| TASK DIRECTIONS |
Each record below must be returned exactly as shown.

Scene question records
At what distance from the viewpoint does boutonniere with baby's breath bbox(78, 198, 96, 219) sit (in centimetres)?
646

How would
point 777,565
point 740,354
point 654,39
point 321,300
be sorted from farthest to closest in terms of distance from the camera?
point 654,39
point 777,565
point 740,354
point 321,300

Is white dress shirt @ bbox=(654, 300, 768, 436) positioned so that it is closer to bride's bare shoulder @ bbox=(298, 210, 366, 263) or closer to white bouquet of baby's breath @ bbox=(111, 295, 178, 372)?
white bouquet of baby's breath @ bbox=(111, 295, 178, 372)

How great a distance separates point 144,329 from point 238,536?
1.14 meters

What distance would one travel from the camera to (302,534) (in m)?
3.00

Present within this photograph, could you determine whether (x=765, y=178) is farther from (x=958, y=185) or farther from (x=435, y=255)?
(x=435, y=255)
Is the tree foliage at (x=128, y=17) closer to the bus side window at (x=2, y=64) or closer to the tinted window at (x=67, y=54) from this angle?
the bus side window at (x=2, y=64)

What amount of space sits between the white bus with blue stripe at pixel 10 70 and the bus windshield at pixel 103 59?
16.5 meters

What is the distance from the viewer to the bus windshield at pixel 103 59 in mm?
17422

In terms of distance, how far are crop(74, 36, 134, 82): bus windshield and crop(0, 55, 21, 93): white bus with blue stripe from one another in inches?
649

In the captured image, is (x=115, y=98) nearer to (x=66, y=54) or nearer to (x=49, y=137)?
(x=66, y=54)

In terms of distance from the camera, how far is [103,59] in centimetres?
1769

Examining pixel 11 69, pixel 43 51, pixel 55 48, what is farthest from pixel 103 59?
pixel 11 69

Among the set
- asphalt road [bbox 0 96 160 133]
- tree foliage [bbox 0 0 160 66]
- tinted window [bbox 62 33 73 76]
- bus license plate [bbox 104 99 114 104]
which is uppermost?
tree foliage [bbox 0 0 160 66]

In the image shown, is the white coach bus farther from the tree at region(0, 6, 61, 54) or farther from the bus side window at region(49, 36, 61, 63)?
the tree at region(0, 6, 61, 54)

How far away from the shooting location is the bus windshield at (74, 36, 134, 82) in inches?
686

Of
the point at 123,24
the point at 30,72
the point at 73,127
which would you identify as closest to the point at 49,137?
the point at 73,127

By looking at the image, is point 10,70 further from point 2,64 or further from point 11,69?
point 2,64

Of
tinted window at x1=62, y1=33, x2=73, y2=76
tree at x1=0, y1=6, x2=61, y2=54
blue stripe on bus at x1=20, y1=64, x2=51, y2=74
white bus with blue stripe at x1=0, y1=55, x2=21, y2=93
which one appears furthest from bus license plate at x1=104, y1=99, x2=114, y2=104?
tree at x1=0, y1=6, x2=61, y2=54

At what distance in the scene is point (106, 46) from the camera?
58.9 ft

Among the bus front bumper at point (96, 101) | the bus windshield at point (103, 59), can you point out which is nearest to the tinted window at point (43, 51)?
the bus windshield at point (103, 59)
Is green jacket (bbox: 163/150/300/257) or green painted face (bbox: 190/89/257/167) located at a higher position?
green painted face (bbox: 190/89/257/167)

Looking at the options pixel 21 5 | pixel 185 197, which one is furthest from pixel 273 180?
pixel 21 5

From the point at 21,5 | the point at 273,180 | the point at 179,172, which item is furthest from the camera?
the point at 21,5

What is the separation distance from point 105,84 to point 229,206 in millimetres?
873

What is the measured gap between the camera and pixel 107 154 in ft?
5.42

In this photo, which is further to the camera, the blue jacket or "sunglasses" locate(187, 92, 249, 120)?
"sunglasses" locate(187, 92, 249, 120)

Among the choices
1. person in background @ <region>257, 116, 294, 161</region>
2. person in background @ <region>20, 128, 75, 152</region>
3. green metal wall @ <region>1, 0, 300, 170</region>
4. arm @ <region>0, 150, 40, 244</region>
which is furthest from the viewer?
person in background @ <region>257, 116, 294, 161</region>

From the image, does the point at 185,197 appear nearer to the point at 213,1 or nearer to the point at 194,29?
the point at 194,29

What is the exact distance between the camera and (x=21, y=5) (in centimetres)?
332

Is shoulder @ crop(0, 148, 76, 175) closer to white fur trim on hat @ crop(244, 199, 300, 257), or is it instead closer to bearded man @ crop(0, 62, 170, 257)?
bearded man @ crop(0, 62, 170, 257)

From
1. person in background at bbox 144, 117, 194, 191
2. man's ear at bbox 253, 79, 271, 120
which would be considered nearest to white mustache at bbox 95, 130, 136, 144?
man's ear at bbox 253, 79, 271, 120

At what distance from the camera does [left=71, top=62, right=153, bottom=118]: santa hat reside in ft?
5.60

| ANSWER |
At what distance from the viewpoint does boutonniere with baby's breath bbox(78, 198, 96, 219) sit (in centimetres)?
646

How would
point 777,565
point 740,354
point 654,39
point 321,300
be sorted from farthest to closest in terms of distance from the camera?
point 654,39
point 777,565
point 740,354
point 321,300

Is white dress shirt @ bbox=(654, 300, 768, 436) positioned so that it is closer to bride's bare shoulder @ bbox=(298, 210, 366, 263) or closer to white bouquet of baby's breath @ bbox=(111, 295, 178, 372)?
white bouquet of baby's breath @ bbox=(111, 295, 178, 372)

How great a distance separates point 144,329 from point 238,536?
1.14 meters

What distance would one travel from the camera to (302,534) (in m)?
3.00

Present within this photograph, could you determine whether (x=765, y=178) is farther from (x=958, y=185) or farther from (x=435, y=255)?
(x=435, y=255)
Is the tree foliage at (x=128, y=17) closer to the bus side window at (x=2, y=64) or closer to the tinted window at (x=67, y=54) from this angle?
the bus side window at (x=2, y=64)

What amount of space sits between the white bus with blue stripe at pixel 10 70 and the bus windshield at pixel 103 59?
16.5 meters

What is the distance from the viewer to the bus windshield at pixel 103 59 in mm?
17422

In terms of distance, how far are crop(74, 36, 134, 82): bus windshield and crop(0, 55, 21, 93): white bus with blue stripe from one another in inches?
649

In the captured image, is (x=115, y=98) nearer to (x=66, y=54) or nearer to (x=49, y=137)?
(x=66, y=54)

In terms of distance from the camera, how far is [103,59] in centimetres?
1769

Examining pixel 11 69, pixel 43 51, pixel 55 48, what is farthest from pixel 103 59?
pixel 11 69

Among the set
- asphalt road [bbox 0 96 160 133]
- tree foliage [bbox 0 0 160 66]
- tinted window [bbox 62 33 73 76]
- bus license plate [bbox 104 99 114 104]
which is uppermost?
tree foliage [bbox 0 0 160 66]

In the image shown, is the white coach bus farther from the tree at region(0, 6, 61, 54) or farther from the bus side window at region(49, 36, 61, 63)?
the tree at region(0, 6, 61, 54)

How far away from the shooting location is the bus windshield at (74, 36, 134, 82) in inches?
686

Of
the point at 123,24
the point at 30,72
the point at 73,127
which would you identify as closest to the point at 49,137?
the point at 73,127

By looking at the image, is point 10,70 further from point 2,64 or further from point 11,69?
point 2,64

Of
tinted window at x1=62, y1=33, x2=73, y2=76
tree at x1=0, y1=6, x2=61, y2=54
blue stripe on bus at x1=20, y1=64, x2=51, y2=74
white bus with blue stripe at x1=0, y1=55, x2=21, y2=93
which one appears furthest from bus license plate at x1=104, y1=99, x2=114, y2=104?
tree at x1=0, y1=6, x2=61, y2=54

At what distance in the scene is point (106, 46) from the camera?
58.9 ft

Among the bus front bumper at point (96, 101) | the bus windshield at point (103, 59), can you point out which is nearest to the tinted window at point (43, 51)?
the bus windshield at point (103, 59)
Is green jacket (bbox: 163/150/300/257) or green painted face (bbox: 190/89/257/167) located at a higher position?
green painted face (bbox: 190/89/257/167)

Looking at the options pixel 21 5 | pixel 185 197, which one is furthest from pixel 273 180?
pixel 21 5

From the point at 21,5 | the point at 273,180 | the point at 179,172, which item is furthest from the camera?
the point at 21,5

What is the separation distance from point 105,84 to point 229,206 in millimetres?
873

What is the measured gap between the camera and pixel 107 154 in ft?
5.42

In this photo, which is further to the camera, the blue jacket or "sunglasses" locate(187, 92, 249, 120)?
"sunglasses" locate(187, 92, 249, 120)

Among the choices
1. person in background @ <region>257, 116, 294, 161</region>
2. person in background @ <region>20, 128, 75, 152</region>
3. green metal wall @ <region>1, 0, 300, 170</region>
4. arm @ <region>0, 150, 40, 244</region>
which is furthest from the viewer?
person in background @ <region>257, 116, 294, 161</region>

From the image, does the point at 185,197 appear nearer to the point at 213,1 or nearer to the point at 194,29?
the point at 194,29

What is the exact distance between the camera and (x=21, y=5) (in centimetres)?
332

Is shoulder @ crop(0, 148, 76, 175) closer to white fur trim on hat @ crop(244, 199, 300, 257), or is it instead closer to bearded man @ crop(0, 62, 170, 257)?
bearded man @ crop(0, 62, 170, 257)

From
1. person in background at bbox 144, 117, 194, 191
2. man's ear at bbox 253, 79, 271, 120
which would be considered nearest to white mustache at bbox 95, 130, 136, 144?
man's ear at bbox 253, 79, 271, 120

At what distance from the camera does [left=71, top=62, right=153, bottom=118]: santa hat reside in ft?
5.60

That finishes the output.